Reproducibility is key in science, but in computer science and machine learning (ML), it's often overlooked. Even though most ML experiments should be able to reproduce comparatively easy (except for some papers that require very heavy computation, many top papers can't be reproduced. Often, the code is not even has very basic and obvious errors in it, being far away from even being re-used.
Here a more elaborate blog post on this: https://www.mariushobbhahn.com/2020-03-22-case_for_rep_ML/
This difference raises questions:
Should CS and ML have stricter rules for reproducibility in peer reviews?
Should more CS and ML researchers retract papers that can't be reproduced?

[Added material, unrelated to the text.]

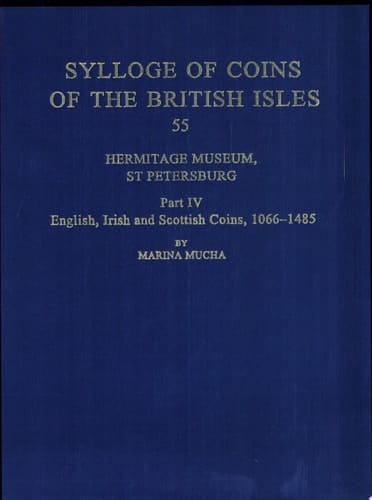Sylloge of Coins of the British Isles: Hermitage Museum, St Petersburg: Part IV, English, Irish and Scottish Coins, 1066-1485 (Sylloge of Coins of the British Isles, Volume 55)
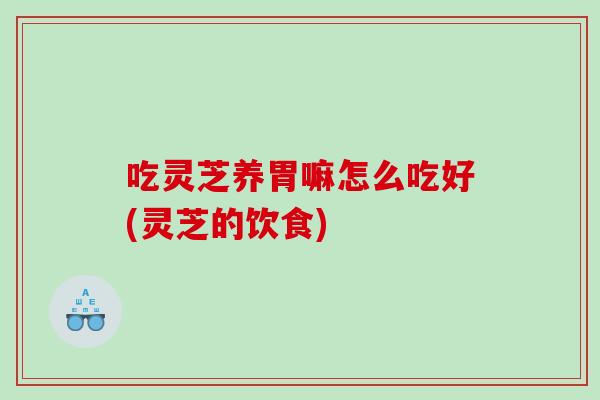 吃灵芝养胃嘛怎么吃好(灵芝的饮食)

How can we encourage researchers to make their work reproducible?
One effort to fix this is "Papers Without Code," where people can report ML papers that can't be reproduced. Its creator says, "Unreproducible work wastes time, and authors should make sure their work can be replicated."
Improving reproducibility could greatly help peer reviews. If reviewers could easily test the results in a paper, they could:
-
Check if the results are correct
-
Understand the work better
-
Give more helpful feedback
-
Spot potential problems early
This would lead to better quality research being published. It would also save time and resources in the long run, as other researchers wouldn't waste effort trying to build on work that doesn't actually work.
What do you think? How can we make CS and ML research more reproducible? How would this change peer reviews?